Tel hoeveel regels van het materiaal hieronder het woord "around" bevatten. Geef alleen het aantal.

> _Aangeleverd materiaal_:
====
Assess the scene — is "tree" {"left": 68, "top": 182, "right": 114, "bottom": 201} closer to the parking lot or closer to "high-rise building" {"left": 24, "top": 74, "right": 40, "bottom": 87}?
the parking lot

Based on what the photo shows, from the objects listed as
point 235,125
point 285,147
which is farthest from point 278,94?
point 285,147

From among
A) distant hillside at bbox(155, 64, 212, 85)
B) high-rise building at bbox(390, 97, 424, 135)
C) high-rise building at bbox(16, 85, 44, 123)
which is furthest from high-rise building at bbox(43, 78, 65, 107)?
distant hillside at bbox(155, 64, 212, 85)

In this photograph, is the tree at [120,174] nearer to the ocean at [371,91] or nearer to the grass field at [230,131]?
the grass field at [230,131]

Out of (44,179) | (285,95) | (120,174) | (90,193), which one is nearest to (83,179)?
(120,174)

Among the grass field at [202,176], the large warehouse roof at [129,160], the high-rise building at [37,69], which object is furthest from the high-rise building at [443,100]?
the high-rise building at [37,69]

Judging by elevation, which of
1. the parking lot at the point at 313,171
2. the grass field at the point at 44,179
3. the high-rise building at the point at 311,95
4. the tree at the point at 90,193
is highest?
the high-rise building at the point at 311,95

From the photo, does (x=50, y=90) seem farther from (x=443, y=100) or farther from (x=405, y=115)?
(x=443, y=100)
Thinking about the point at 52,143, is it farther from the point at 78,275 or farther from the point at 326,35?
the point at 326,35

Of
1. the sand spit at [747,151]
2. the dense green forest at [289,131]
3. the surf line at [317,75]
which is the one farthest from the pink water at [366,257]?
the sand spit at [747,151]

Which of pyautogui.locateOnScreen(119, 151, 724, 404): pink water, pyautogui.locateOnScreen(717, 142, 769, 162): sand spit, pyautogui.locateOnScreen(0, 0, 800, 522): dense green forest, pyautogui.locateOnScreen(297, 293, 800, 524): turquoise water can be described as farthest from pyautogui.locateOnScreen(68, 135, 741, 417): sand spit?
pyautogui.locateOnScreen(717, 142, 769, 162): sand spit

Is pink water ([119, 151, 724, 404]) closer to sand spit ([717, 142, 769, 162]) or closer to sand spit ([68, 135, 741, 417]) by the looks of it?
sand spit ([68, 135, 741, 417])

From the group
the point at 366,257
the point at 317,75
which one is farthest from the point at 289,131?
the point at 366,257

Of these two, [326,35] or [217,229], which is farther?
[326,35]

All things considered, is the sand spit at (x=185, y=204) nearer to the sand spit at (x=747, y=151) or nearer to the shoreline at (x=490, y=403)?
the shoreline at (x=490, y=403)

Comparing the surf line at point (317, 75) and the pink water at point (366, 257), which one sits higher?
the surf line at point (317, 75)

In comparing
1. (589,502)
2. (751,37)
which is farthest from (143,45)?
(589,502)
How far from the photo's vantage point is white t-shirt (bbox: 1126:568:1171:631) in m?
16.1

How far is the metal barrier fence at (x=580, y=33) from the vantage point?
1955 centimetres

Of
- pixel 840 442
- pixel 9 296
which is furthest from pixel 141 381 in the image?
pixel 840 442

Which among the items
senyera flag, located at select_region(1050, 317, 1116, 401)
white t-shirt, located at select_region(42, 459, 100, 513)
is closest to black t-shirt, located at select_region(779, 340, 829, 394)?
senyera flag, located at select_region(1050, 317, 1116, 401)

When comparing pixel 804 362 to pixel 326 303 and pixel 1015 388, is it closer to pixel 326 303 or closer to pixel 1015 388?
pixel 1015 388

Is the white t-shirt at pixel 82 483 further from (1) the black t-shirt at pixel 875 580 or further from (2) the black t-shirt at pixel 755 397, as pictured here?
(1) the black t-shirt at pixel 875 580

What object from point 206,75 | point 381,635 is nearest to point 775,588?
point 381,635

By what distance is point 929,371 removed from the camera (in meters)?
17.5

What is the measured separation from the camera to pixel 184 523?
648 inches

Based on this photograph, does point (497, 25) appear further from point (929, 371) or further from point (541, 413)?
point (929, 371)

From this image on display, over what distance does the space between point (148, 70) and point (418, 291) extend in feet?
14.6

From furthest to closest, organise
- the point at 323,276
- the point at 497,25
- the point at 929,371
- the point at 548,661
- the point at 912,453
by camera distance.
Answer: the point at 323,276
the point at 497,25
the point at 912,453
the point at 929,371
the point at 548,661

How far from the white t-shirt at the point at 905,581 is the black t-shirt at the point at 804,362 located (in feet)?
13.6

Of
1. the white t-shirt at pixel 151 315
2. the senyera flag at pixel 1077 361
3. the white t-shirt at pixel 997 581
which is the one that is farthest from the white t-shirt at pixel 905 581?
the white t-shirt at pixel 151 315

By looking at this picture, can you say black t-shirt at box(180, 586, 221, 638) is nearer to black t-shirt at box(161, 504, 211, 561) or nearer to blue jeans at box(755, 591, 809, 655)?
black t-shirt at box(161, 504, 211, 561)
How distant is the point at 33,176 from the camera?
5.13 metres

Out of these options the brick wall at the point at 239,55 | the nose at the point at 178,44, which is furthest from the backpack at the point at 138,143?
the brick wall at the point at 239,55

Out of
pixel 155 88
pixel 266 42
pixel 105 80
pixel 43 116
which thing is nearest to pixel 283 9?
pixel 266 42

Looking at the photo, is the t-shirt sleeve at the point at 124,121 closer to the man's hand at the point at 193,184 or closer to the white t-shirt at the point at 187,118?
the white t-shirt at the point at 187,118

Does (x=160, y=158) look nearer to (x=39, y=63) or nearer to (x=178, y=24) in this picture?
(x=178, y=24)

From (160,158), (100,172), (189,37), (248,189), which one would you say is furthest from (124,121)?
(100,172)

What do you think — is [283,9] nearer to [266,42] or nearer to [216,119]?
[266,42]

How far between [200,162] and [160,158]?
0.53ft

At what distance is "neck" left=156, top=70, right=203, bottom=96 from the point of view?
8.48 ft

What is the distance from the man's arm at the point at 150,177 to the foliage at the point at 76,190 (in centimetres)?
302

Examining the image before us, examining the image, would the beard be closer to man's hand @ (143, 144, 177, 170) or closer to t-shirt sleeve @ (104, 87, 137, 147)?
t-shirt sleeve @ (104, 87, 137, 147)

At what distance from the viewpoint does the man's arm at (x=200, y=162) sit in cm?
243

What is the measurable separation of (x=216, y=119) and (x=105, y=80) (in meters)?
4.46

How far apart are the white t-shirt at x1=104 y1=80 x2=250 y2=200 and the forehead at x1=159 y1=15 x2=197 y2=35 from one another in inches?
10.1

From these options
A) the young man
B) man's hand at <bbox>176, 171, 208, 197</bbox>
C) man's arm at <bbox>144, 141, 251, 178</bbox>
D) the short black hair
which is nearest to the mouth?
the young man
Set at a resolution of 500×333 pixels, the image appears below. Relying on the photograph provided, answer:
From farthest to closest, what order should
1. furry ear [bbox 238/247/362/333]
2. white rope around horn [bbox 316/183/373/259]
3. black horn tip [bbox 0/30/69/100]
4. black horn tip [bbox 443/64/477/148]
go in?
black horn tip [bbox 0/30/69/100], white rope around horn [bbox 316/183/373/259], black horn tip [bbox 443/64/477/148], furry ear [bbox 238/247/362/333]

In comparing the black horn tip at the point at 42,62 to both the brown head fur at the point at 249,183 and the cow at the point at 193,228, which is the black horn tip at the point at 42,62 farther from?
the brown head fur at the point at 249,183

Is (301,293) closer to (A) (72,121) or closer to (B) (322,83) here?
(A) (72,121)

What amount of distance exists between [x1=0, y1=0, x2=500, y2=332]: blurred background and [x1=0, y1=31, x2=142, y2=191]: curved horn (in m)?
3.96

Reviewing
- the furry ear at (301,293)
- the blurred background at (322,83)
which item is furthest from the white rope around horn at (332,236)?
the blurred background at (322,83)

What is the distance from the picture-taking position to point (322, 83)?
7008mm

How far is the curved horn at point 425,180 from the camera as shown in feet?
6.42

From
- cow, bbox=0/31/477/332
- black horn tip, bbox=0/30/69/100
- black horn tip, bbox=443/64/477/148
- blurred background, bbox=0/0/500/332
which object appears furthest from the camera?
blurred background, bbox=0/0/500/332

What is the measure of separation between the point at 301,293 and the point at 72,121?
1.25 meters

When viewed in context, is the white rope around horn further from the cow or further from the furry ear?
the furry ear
====
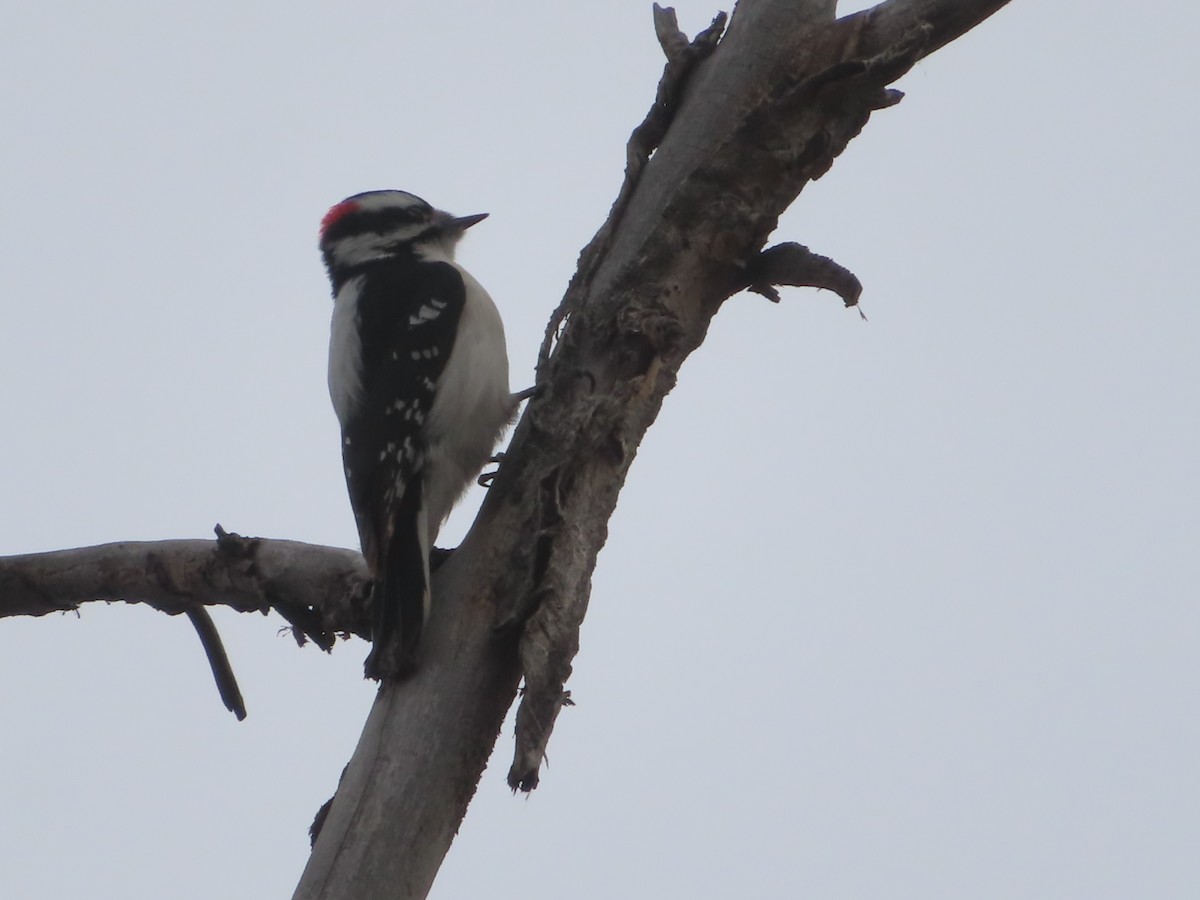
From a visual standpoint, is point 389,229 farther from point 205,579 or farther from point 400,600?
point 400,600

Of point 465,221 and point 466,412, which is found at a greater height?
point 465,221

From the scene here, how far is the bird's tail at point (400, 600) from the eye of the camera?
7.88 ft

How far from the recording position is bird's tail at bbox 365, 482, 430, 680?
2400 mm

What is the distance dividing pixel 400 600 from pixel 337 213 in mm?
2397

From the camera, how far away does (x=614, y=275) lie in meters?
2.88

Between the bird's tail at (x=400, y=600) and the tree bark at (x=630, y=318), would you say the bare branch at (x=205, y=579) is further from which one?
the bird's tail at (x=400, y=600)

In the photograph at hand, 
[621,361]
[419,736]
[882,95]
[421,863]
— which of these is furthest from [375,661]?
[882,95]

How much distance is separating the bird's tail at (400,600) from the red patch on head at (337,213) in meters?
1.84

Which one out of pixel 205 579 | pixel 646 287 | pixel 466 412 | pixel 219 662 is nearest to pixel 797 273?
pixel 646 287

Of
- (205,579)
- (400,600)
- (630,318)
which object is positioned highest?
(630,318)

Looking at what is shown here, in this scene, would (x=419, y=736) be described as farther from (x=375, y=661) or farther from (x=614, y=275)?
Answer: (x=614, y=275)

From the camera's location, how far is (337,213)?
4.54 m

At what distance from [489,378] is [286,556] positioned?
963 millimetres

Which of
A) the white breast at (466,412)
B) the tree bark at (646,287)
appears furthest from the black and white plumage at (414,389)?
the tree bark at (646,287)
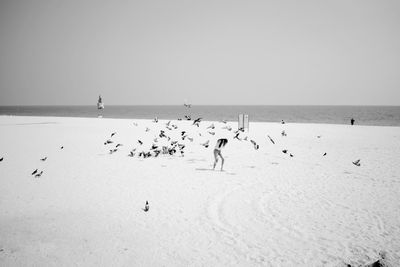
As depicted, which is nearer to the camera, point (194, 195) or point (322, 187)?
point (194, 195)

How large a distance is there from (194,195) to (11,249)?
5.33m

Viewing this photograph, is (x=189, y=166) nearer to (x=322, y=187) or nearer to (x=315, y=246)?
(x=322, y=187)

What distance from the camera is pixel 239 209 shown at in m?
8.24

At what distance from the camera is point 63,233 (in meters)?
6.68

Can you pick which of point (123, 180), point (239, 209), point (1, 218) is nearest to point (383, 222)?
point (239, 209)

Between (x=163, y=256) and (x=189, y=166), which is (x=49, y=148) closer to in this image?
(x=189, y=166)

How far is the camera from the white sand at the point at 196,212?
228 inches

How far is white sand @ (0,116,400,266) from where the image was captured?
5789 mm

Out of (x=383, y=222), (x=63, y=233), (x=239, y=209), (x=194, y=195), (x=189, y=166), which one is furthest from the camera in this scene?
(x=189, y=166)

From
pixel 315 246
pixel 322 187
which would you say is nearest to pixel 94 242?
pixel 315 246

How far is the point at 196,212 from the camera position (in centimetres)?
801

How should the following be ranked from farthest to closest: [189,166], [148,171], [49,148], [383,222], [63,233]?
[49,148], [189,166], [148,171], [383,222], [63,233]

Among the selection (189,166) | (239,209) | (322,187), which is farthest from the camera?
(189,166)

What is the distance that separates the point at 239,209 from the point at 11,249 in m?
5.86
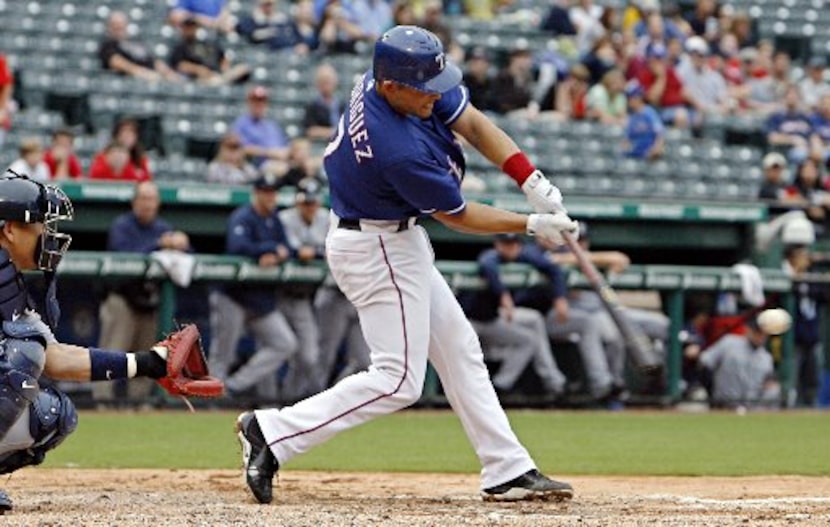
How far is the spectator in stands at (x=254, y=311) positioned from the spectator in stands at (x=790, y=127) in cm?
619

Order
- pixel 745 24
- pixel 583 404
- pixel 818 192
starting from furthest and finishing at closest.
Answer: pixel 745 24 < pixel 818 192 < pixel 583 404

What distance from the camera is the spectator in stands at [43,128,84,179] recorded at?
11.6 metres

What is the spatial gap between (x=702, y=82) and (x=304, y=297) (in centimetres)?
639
====
> _Uitvoer hieronder_: 4